A lot of people are either led to believe, or choose to believe, that as they age their memory must worsen. Dr Burns has news for you.
“There’s an age at which where people forgot something, and they morphed that thing they forgot with their age,” she said.
“They don’t see anything they remember, instead they highlight everything they forgot. The brain goes, ‘My human thinks I’m forgetful so I’m going to show them that…’”
The trick here? Don’t tell your brain that you’re forgetful or you’ll set a course to become just that.
#6. Your goals will only be achieved with frequent and consistent action
Fact: When you give someone the confidence to do absolutely anything, most people will not make one action to try it.
In fact, 75 to 85% of people who set goals don’t achieve them. So, this means that goal-setting is more than a mindset issue and a question of biology.
To get around that, you have to take frequent and consistent action. For instance, if you want to swim 400 metres in a certain time limit, you can’t just go for a swim once a week, every now and then, and hope for the best.

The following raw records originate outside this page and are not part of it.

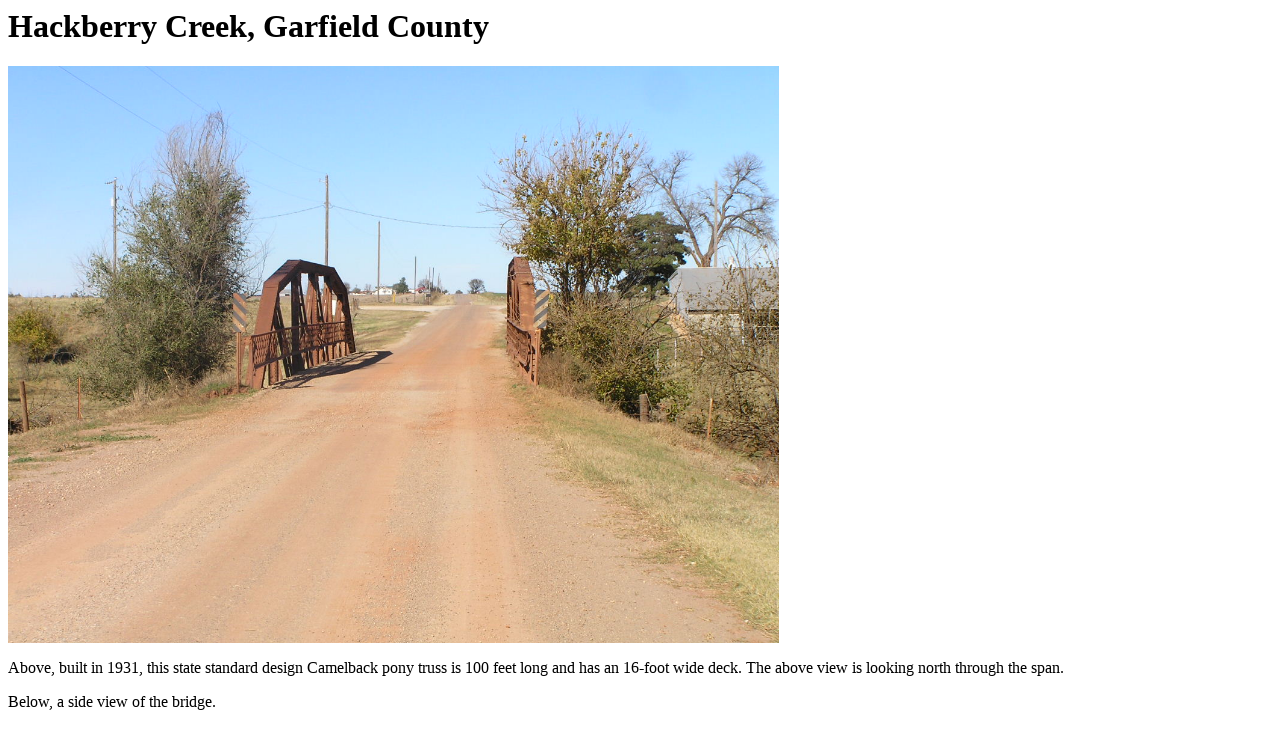

--- FILE ---
content_type: text/html
request_url: https://okbridges.wkinsler.com/garfield_county/hackberrycreek1.html
body_size: 257
content:
<html>

<head>
<meta http-equiv="Content-Language" content="en-us">
<meta http-equiv="Content-Type" content="text/html; charset=windows-1252">
<title>Hackberry Creek, Garfield County</title>
</head>

<body>

<h1>Hackberry Creek, Garfield County</h1>
<p><img border="0" src="photos/hackberrycreek1a.jpg" width="771" height="577"></p>
<p>Above, built in 1931, this state standard design Camelback pony truss is 100 
feet long and has an 16-foot wide deck. The above view is looking north through 
the span.</p>
<p>Below, a side view of the bridge.</p>
<p><img border="0" src="photos/hackberrycreek1b.jpg" width="776" height="579"></p>
<p><img border="0" src="photos/hackberrycreek1c.jpg" width="778" height="584"></p>
<p>Above, deck view of the trusses. Note the triple-intersection lattice 
railings and built-up members.</p>
<p>Below, another view looking north. </p>
<p><img border="0" src="photos/hackberrycreek1d.jpg" width="779" height="588"></p>
<p>24N2930E0520002</p>
<p>Back to <a href="../index.html">Oklahoma Bridges</a>.</p>
</body>

</html>
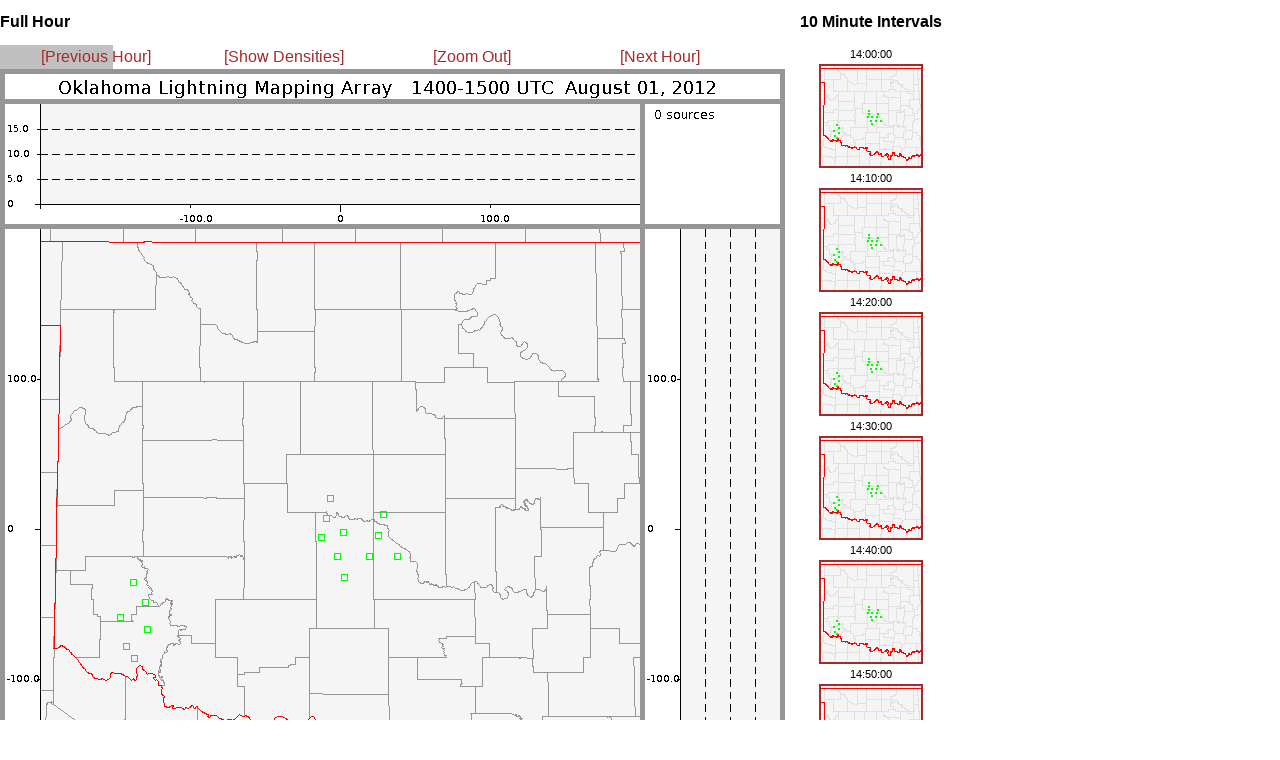

--- FILE ---
content_type: text/html
request_url: http://lightning.nmt.edu/oklma/view_rthour.php?date=120801&time=1400&density=0&zoom=1
body_size: 693
content:
<html>


<head>
 <title>OKLMA: 120801 1400 UTC</title>
 <link rel="stylesheet" type="text/css" href="layout_view_hour.css" />
 <link rel="stylesheet" type="text/css" href="style.css" />
</head>


<body>

<!-- <div id="hour_container"> -->
 <div style="position: absolute; left: 0px; top: 0px; right: 1167px">
  <h2 id="hour_title">Full Hour</h2>

  <div id="control_bar">
  <table width="755">
  <td width="25%" align=left>
   <a class="control_link" href="view_rthour.php?date=120801&time=1300&density=0&zoom=1">[Previous Hour]</a>
  </td>
  <td width="25%">
   <a class="control_link" href="view_rthour.php?date=120801&time=1400&density=1&zoom=1">[Show Densities]</a>
   </td>
  <td width="25%">
   <a class="control_link" href="view_rthour.php?date=120801&time=1400&density=0&zoom=0">[Zoom Out]</a>
   </td>
  <td width="25%">
   <a class="control_link" href="view_rthour.php?date=120801&time=1500&density=0&zoom=1">[Next Hour]</a>
  </td>
   </table>
  </div>


  <img src="img/12/08/01/14/LYLOUT_120801_140000_3600.200.600.png" />

  <br>

  <img src="images/blank.gif" vspace=20 >
  <br>

 </div>

<!-- <div id="interval_container"> -->
  <div style="position: absolute; left: 800px; top: 0px">
  <center>
   <h2 id="interval_title">10 Minute Intervals</h2>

#7. When we set goals, we imagine the outcome, not the process
Imagining the outcome of a goal is a good thing! It is! Unfortunately, though, it misses all the rough and tumble in between.
If it’s learning to swim, it misses the early mornings, the aches, and the cold.
When people are learning something new, as much as 95% of people reported negative feelings. When you’re learning to do things you don’t know how to yet it can be frustrating, humiliating and confusing (let alone some of the physical impacts).
Those that succeed in their goals have an internal mechanism that kicks in during the hard parts to convince them to keep going. If they’re studying, their inner monologue will say, ““Being bored is not a good enough reason to stop” or, “The pain of swimming another 100 metres does not outweigh the feeling of achieving this goal.”
#8. Comfort zones are always bad
Not only this, Dr Burns thinks we’ve over-popularised the idea of comfort zones.
“A comfort zone is a habituated habit. You’re in your comfort zone when you don’t feel anything at all,” she said.
That also includes positive emotions like, excitement or adrenalin.
“You’re outside your comfort zone when your heart rate goes up, as well as your blood pressure, and maybe get a bit sweaty.”
The important thing to remember is that things will only shift into your comfort zone after you have experienced the learning stages (like above!). So, the more you do go outside your comfort zone, the more comfortable you will actually become with that task and it will slowly shift into your comfort zone (which is a good thing!).